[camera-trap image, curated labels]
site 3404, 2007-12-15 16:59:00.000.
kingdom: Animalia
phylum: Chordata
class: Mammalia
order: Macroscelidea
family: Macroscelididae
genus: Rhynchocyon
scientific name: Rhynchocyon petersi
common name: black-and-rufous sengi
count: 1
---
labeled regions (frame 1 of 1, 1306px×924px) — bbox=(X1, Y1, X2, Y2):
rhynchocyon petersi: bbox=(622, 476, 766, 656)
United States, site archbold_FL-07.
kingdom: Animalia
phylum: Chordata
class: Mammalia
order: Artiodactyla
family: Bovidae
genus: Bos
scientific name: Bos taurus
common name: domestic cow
---
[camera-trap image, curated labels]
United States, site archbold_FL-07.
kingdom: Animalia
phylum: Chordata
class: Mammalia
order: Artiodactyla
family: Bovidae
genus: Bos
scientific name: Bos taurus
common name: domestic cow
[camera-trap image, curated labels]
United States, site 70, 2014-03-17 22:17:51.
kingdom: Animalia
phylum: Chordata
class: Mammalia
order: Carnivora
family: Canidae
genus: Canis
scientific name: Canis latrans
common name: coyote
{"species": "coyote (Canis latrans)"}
--
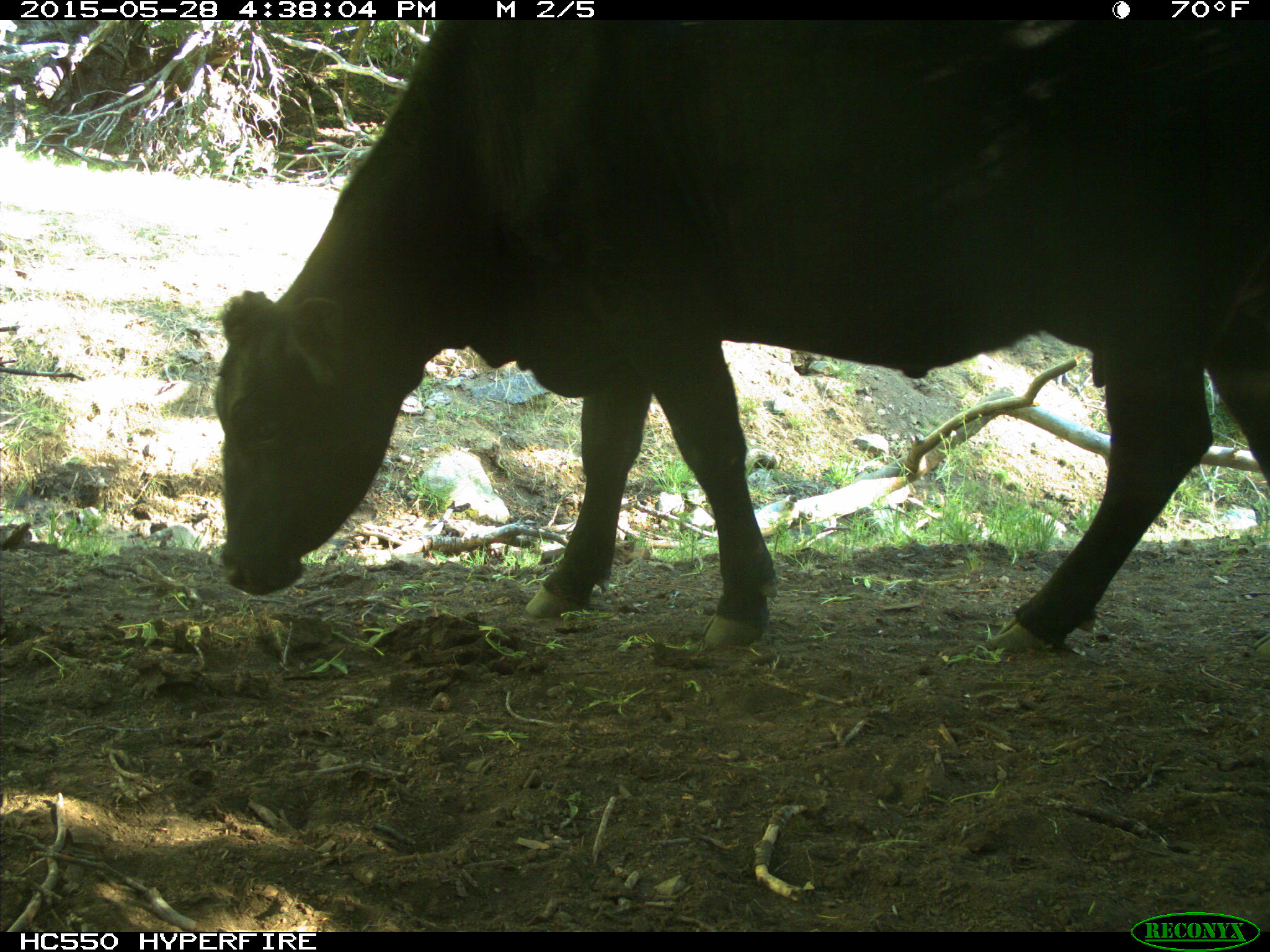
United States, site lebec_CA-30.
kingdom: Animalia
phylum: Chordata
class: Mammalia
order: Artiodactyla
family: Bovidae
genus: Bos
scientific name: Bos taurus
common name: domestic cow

• _Problem requirements_: The answer is each line from the entries above in which the word "States" occurs.

• _Task response_:
United States, site archbold_FL-07.
United States, site archbold_FL-07.
United States, site 70, 2014-03-17 22:17:51.
United States, site lebec_CA-30.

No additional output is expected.